A discrete matrix fracture framework for simulating single-phase flow and non-isothermal reactive transport

Simulating realistic reactive transport problems in a porous medium with many fractures that intersect in complex ways is computationally demanding because of the non-linear interaction between (i) chemical and physical processes and (ii) the governing processes and the geological structure.

The simulation of such problems is carried out in high-resolution computational meshes to capture the coupled processes and account for the impact of fracture networks. In each of the mesh points, one must solve several chemical reaction equations and equations for fluid flow, heat transfer and solute transport. With the chemical influence on the geological media (like mineralisation changing the flow dynamics) and the interplay between the governing processes, the equations must be continuously updated in the time loop (such as rediscretise the PDEs).  The computational demands increase with the number of chemical species and with the complexity of the fracture network. For reservoir-type simulations, where fracture networks are highly complex, and there are numerous reactions, the computational demands are severe.

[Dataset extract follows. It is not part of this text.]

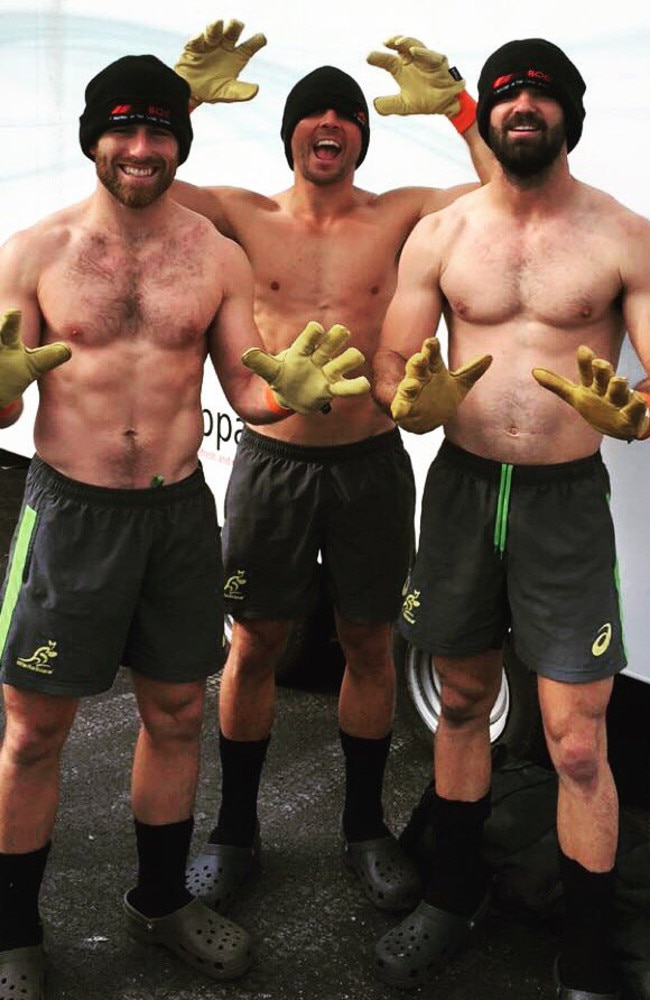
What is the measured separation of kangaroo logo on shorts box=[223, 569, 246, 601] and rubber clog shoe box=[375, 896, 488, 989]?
976mm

In this paper, we present a coupling between PorePy and Reaktoro to make simulating realistic reactive transport more computationally feasible. The coupling employs PorePy to mesh the fractured medium and discretisation of the PDEs and Reaktoro to solve the chemical reaction equations. The simulation examples show that the proposed numerical scheme indeed handles large reaction systems in computational domains with increasing geometrical complexity.